**TASK BRIEF**
Return every line from the one with "6 N·m (0.6 kgf·m, 4 lbf·ft)" through the one with "Internal Height for", inclusive, exactly as it appears below.

**LISTED ENTRIES**
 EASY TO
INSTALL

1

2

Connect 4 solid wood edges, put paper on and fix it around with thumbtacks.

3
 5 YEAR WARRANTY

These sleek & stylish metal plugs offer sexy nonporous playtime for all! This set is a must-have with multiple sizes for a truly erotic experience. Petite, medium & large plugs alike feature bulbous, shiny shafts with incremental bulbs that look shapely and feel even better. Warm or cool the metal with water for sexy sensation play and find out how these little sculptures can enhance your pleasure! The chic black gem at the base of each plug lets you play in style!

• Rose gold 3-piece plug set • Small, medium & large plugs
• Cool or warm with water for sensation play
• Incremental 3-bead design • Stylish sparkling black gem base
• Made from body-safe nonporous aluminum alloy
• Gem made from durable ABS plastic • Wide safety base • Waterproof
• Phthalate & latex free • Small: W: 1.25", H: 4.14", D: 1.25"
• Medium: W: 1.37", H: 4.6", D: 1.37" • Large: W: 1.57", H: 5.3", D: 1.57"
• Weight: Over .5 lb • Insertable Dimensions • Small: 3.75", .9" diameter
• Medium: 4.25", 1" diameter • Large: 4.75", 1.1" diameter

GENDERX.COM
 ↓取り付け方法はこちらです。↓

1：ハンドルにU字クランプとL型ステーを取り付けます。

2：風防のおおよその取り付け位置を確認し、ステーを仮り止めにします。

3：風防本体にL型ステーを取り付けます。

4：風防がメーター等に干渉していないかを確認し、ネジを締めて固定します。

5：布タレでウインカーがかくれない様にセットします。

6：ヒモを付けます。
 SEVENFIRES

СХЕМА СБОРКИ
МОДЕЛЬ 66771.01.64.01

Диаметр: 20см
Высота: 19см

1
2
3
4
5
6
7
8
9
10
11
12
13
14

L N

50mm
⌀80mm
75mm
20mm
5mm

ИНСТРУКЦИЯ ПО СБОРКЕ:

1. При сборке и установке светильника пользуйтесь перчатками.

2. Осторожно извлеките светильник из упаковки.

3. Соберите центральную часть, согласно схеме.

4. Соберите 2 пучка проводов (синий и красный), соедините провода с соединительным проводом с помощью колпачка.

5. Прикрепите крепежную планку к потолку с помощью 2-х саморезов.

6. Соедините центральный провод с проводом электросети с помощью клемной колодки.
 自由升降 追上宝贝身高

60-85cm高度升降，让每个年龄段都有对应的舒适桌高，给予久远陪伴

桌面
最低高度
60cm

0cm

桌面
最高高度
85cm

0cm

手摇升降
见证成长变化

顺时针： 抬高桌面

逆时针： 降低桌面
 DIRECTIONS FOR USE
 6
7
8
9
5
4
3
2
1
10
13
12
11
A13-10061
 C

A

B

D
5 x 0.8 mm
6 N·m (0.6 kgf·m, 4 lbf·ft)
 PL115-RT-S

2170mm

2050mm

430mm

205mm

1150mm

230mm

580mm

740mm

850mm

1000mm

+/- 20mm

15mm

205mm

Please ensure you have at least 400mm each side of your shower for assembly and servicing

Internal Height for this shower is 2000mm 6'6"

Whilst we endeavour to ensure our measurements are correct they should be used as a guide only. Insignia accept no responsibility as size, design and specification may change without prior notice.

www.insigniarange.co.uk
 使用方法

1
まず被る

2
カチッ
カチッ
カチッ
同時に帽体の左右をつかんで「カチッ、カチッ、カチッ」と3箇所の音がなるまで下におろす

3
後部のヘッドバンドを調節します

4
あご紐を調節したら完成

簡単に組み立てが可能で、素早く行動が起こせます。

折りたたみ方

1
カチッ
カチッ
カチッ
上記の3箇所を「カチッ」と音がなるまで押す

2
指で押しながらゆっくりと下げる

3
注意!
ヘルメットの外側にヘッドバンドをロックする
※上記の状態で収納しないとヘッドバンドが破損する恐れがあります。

**WORKED SOLUTION**
6 N·m (0.6 kgf·m, 4 lbf·ft)
 PL115-RT-S

2170mm

2050mm

430mm

205mm

1150mm

230mm

580mm

740mm

850mm

1000mm

+/- 20mm

15mm

205mm

Please ensure you have at least 400mm each side of your shower for assembly and servicing

Internal Height for this shower is 2000mm 6'6"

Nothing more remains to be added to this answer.